While social media posts depict empty grocery store shelves and meat cases, once that supply is restocked, the reality is more Americans will be making meals at home and are not eating out at restaurants and this curbs demand. The cattle market has been especially sensitive to that fact.
South Dakota Farm Bureau President Scott VanderWal is also a cattle producer from Volga. He says cash prices for fed cattle rebounded some toward the end of March and the basis is positive, which is helpful for producers that were hedged. However, there are many cattle producers that didn’t have that protection and have watched the live cattle futures drop 30% from the 2020 highs.
“If you’re forced to sell right now, it’s really a tough time and obviously cattle and livestock is not something that has a shelf life that you can just string out for a couple months. They have to go when they’re ready," he says.
The meat markets are also fearful of slower long-term demand tied in part to record unemployment. The United States jobless claims on Thursday, March 26, hit a record 3.28 million and those consumers will not have the ability to buy beef but instead may opt for cheaper priced poultry or other proteins.
“People are still going to eat, whether it’s restaurant food or whether it’s at home. But still people are going to start economizing because if they’re laid off from work, I think everyone’s going to be really cautious," says South Dakota Pork Producers Council President Craig Andersen.

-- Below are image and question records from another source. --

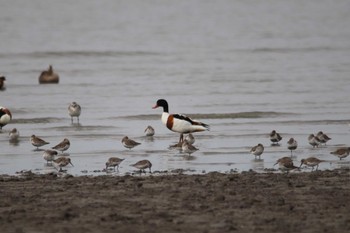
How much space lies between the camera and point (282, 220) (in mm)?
12414

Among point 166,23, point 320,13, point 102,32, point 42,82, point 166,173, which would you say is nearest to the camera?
point 166,173

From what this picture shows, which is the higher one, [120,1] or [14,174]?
[120,1]

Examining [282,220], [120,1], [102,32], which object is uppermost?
[120,1]

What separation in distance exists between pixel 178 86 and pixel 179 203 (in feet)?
68.3

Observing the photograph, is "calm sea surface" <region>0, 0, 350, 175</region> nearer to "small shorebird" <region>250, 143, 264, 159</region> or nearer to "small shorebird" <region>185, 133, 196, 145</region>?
"small shorebird" <region>250, 143, 264, 159</region>

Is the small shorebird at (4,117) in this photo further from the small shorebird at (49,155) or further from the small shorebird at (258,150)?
the small shorebird at (258,150)

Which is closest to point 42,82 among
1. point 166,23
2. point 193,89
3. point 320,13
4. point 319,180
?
point 193,89

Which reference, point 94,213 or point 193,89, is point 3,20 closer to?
point 193,89

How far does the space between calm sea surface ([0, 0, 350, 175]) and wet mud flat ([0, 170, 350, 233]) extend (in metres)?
1.59

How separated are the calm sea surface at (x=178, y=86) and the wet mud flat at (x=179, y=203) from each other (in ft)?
5.22

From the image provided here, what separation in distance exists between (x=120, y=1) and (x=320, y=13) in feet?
118

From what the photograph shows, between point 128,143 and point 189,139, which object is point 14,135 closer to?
point 128,143

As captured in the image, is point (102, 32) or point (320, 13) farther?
point (320, 13)

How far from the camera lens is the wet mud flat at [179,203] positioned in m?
12.2
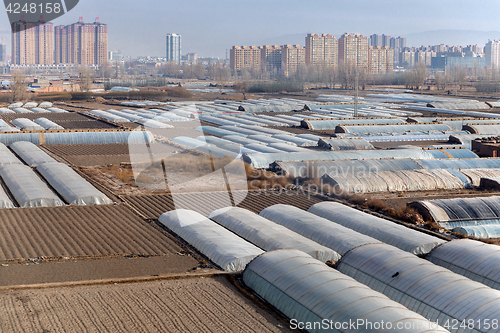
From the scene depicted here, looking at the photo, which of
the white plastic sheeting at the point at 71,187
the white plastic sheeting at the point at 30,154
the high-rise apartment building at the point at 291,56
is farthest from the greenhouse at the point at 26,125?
the high-rise apartment building at the point at 291,56

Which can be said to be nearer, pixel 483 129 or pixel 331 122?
pixel 483 129

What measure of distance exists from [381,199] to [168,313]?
9606 millimetres

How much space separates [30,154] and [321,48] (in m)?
134

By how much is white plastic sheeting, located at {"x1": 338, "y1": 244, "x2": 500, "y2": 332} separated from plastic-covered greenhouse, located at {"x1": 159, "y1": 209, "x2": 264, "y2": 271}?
1.86 metres

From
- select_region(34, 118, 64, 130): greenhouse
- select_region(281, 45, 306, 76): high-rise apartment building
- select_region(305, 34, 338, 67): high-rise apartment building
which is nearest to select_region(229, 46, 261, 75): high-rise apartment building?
select_region(281, 45, 306, 76): high-rise apartment building

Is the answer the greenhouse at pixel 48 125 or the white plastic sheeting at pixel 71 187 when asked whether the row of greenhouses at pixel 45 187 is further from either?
the greenhouse at pixel 48 125

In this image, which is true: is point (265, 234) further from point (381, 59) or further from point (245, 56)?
point (245, 56)

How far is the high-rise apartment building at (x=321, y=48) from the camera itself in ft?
487

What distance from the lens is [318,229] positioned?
12.0 meters

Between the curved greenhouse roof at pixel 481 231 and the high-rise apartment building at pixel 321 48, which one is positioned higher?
the high-rise apartment building at pixel 321 48

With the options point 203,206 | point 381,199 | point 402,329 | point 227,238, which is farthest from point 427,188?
point 402,329

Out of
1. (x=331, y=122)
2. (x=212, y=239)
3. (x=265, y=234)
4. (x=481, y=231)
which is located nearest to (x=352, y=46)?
(x=331, y=122)

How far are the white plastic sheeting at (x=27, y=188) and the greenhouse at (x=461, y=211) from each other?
9606 mm

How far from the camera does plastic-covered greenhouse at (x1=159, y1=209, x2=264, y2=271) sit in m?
10.5
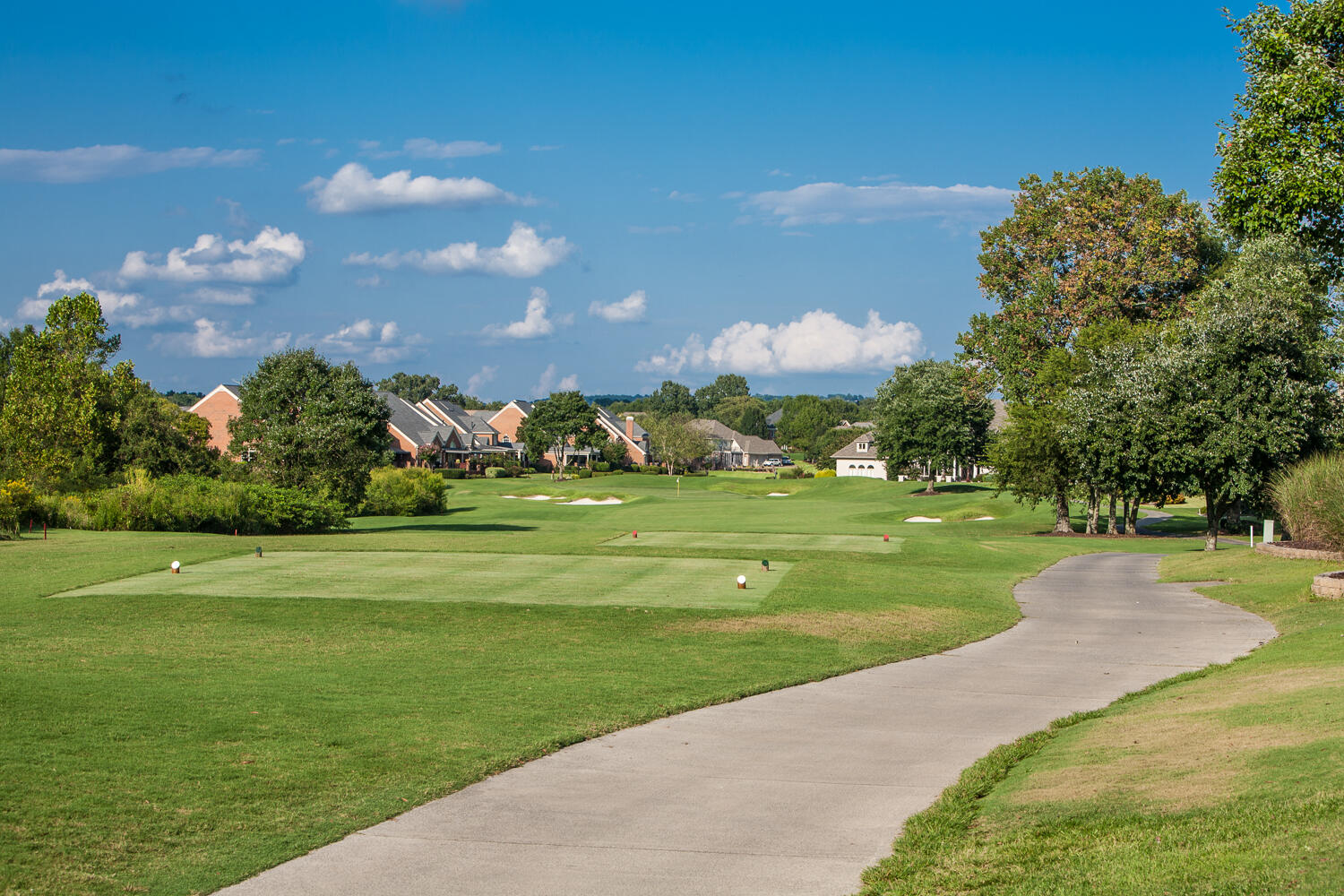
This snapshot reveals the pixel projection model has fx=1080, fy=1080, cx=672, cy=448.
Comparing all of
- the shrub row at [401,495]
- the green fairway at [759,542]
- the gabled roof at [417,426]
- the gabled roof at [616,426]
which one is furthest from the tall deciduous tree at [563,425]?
the green fairway at [759,542]

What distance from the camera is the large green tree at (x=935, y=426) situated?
72.9 m

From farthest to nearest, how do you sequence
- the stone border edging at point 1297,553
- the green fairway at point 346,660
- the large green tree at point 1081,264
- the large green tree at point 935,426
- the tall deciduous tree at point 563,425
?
the tall deciduous tree at point 563,425 → the large green tree at point 935,426 → the large green tree at point 1081,264 → the stone border edging at point 1297,553 → the green fairway at point 346,660

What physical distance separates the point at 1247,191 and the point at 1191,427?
796 centimetres

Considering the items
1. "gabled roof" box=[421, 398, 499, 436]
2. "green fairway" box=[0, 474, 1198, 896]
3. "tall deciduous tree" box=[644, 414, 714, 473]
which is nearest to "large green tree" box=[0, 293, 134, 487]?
"green fairway" box=[0, 474, 1198, 896]

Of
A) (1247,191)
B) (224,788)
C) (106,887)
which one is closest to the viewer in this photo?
(106,887)

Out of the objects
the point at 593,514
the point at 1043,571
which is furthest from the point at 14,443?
the point at 1043,571

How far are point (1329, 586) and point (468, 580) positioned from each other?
17.3 metres

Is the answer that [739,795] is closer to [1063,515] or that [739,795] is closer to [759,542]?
[759,542]

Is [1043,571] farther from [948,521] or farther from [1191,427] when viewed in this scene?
[948,521]

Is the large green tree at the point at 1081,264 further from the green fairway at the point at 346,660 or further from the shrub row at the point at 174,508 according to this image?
the shrub row at the point at 174,508

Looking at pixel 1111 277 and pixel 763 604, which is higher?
pixel 1111 277

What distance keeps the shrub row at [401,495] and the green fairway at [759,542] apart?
75.8 ft

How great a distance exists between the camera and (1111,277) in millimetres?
54156

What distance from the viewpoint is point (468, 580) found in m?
24.2
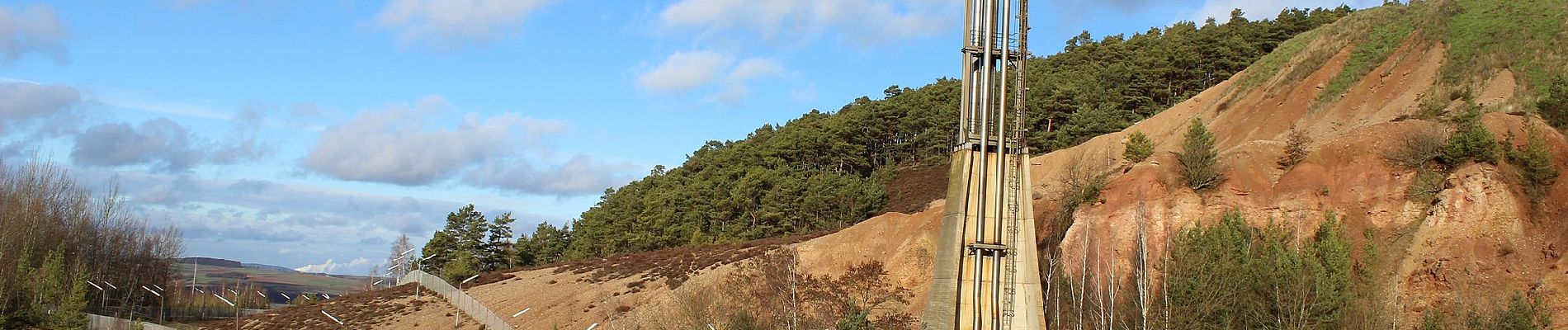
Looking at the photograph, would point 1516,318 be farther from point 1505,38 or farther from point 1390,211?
point 1505,38

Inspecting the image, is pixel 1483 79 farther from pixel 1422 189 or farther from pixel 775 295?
pixel 775 295

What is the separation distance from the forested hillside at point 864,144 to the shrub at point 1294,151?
35173 millimetres

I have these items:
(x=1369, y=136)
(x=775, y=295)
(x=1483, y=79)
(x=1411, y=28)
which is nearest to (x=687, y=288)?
(x=775, y=295)

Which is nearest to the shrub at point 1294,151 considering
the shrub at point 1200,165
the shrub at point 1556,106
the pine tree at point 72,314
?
the shrub at point 1200,165

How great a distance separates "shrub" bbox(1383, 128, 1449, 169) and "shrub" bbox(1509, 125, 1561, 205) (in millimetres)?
1947

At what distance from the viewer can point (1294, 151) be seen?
37.2 meters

Another concern for the agricultural industry is the lack of adequate labor for food harvesting and food and meat processing. Andersen says if plant workers have illness in their family, or do not have daycare for children that are not in school, it may be difficult or impossible for them to work.

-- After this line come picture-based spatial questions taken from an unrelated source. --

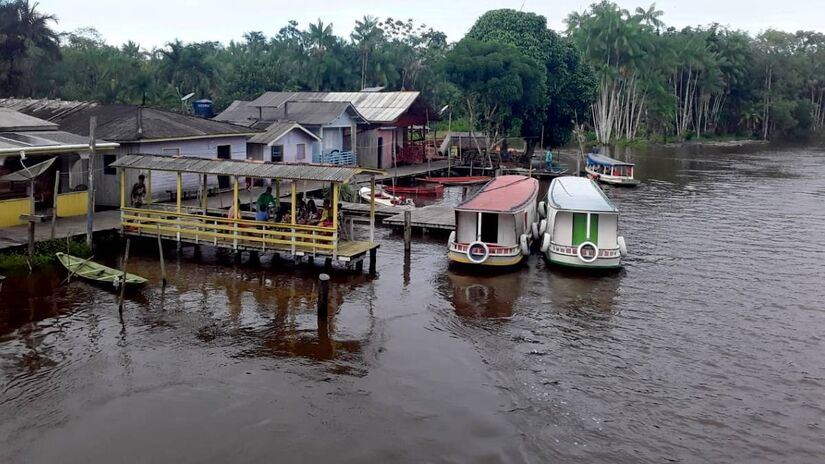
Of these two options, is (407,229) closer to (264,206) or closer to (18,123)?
(264,206)

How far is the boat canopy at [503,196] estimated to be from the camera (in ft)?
71.4

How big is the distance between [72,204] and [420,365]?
46.5ft

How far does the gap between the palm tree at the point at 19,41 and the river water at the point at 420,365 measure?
28850 millimetres

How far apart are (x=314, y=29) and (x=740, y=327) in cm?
5416

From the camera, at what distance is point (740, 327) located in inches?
678

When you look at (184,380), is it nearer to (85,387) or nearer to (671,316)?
(85,387)

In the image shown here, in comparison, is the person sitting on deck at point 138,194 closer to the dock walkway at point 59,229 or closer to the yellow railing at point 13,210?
the dock walkway at point 59,229

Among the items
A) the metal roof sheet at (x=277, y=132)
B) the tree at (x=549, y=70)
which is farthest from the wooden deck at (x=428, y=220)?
the tree at (x=549, y=70)

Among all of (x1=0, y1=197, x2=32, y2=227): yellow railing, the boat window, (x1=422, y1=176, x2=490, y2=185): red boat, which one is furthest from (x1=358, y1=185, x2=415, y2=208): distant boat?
(x1=0, y1=197, x2=32, y2=227): yellow railing

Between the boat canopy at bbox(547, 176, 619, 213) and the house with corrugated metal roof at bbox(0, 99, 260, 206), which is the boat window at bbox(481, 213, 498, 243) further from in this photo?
the house with corrugated metal roof at bbox(0, 99, 260, 206)

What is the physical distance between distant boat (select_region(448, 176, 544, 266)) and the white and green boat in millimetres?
983

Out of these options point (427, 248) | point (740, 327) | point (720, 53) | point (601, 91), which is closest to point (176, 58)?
point (427, 248)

“When we’re tight on labor in the first place and you make it tighter, how slow does it slow down the chain speed?” he says.
Immigrant labor is also a big part of the ag workforce and he says the National Pork Producers Council has asked the Trump administration to exempt those workers from travel restrictions, especially on the Mexican border. They had issued a directive to stop processing most visas for U.S. entry in offices across Mexico.
The U.S. Department of Agriculture provided some assurance when they deemed inspectors as essential workers and said they would make sure they were on the lines at the plant to keep the food supply moving. The agency also indicated they would not shut down lines if workers tested positive for COVID-19. The Department of Homeland Security followed that up with a statement that recognized agriculture as an essential industry.
Andersen says that was reassuring but there is still uncertainty about sectors of the agricultural supply chain being disrupted.
“We don’t need to have any type of a backup in any of the supply chain, whether it’s feed, whether it’s trucking, whether it’s at the harvest plant. Same thing if we start backing up on truckers. We needed to have extended hours of service possibly. The load limits that we have right now, can we get those added to?” he says.
Andersen adds that farmers and ag workers can’t telecommute but must be hands-on to feed Americans.
With the negative impact of COVID-19, Congress did include the industry in the $2 trillion stimulus package.
As part of the CARES Act, or the “Coronavirus Aid, Relief, and Economic Security Act” signed by President Donald Trump on March 27, 2020, USDA will have more funding to craft an aid package in response to the market losses sparked by COVID-19. It includes a $14 billion boost in funding authority for USDA’s Commodity Credit Corporation to allow the agency to provide more direct aid to producers. The legislation also includes a $9.5 billion assistance program for livestock operations in particular. VanderWal says that will be helpful and welcomed by farmers, even cattle operators.
“We’re hearing more people in the cattle business now saying 'you know, we had the MFP, Market Facilitation Program, the last two years.' Some of them are saying maybe we need something like that for the cattle industry as well," he says.